Le site de l'éditeur.

Défi Premier roman.

 

Et la conversation naquit du désoeuvrement: "La disparition de l'homme à la peau cendre", premier roman d'Auguste Cheval, met en scène deux bonshommes, Pablo et Michel, qui se parlent à longueur de journée et se racontent des histoires. Il arrive même qu'elles aient prise dans la vraie vie, si dérisoires qu'elles soient, et qu'elles gagnent presque l'épaisseur d'une intrigue policière à (faux) suspens.

 

L'histoire est simple: la voisine vient chercher du sel chez Pablo et Michel (qui vivent ensemble), Pablo tombe amoureux de la voisine, mais celle-ci, avec son étrange mâchoire prognathe, est mystérieuse. Elle a peut-être tué son propriétaire, le fameux "homme à la peau cendre"... ce qui rajoute justement du sel à l'affaire.

 

Cette simplicité permet à l'auteur de développer tout un tas de récits enchâssés et d'anecdotes insolites: considérations sur des personnages romanesques de policiers, considérations sur la nature qui "ne fait pas de sauts", fables cruelles mettant en scène des bébés scorpions qui font de la gymnastique pour avoir la courbure de corps idéale. L'auteur donne ainsi à voir un monde onirique et éclectique, surfant sur l'écume des jours dans le souci de faire sourire le lecteur. Cette vision est portée encore par les dessins au trait, minimalistes et clairs, de Constant Bonard.

 

Il est délicieux de voir à quel point Pablo et Michel arrivent à se monter un film à partir d'indices que la seule raison ne trouverait guère concluants, laissant ainsi se développer une anti-intrigue policière. Les deux gars sont du reste attachants, à défaut d'être vraiment futés: l'un est plutôt long et sportif, l'autre est fort et large. Ils carburent au pastis et au café et, à l'instar du peuple de personnages secondaires de ce roman, leur comportement trahit quelques amusantes excentricités. Il est permis de penser à Laurel et Hardy ou à plein d'autres duos amicaux célèbres fonctionnant sur les contrastes.

Enregistrements de données
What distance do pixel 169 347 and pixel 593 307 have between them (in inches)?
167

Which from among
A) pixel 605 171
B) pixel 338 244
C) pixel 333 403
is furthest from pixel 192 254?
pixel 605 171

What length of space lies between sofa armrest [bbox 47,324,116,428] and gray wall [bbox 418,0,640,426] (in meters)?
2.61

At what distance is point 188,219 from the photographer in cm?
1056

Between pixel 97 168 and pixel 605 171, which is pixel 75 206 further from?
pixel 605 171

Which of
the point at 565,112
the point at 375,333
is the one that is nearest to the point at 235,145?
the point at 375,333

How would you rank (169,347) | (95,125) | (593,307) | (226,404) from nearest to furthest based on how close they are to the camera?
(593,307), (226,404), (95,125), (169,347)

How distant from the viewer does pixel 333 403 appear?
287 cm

Énoncé 1.
Relevez tous les noms propres de personnes ou de personnages cités dans la critique du roman.
Énoncé 2.
Selon la critique du roman, que vient chercher la voisine chez Pablo et Michel ?
Énoncé 3.
Reproduisez le passage de la critique du roman qui commence par "Le site de l'éditeur." et se poursuit jusqu'à "à (faux) suspens.".

Réponse complète 1.
Auguste Cheval, Pablo, Michel, Constant Bonard, Laurel, Hardy

Réponse complète 2.
Du sel.

Réponse complète 3.
Le site de l'éditeur.

Défi Premier roman.

 

Et la conversation naquit du désoeuvrement: "La disparition de l'homme à la peau cendre", premier roman d'Auguste Cheval, met en scène deux bonshommes, Pablo et Michel, qui se parlent à longueur de journée et se racontent des histoires. Il arrive même qu'elles aient prise dans la vraie vie, si dérisoires qu'elles soient, et qu'elles gagnent presque l'épaisseur d'une intrigue policière à (faux) suspens.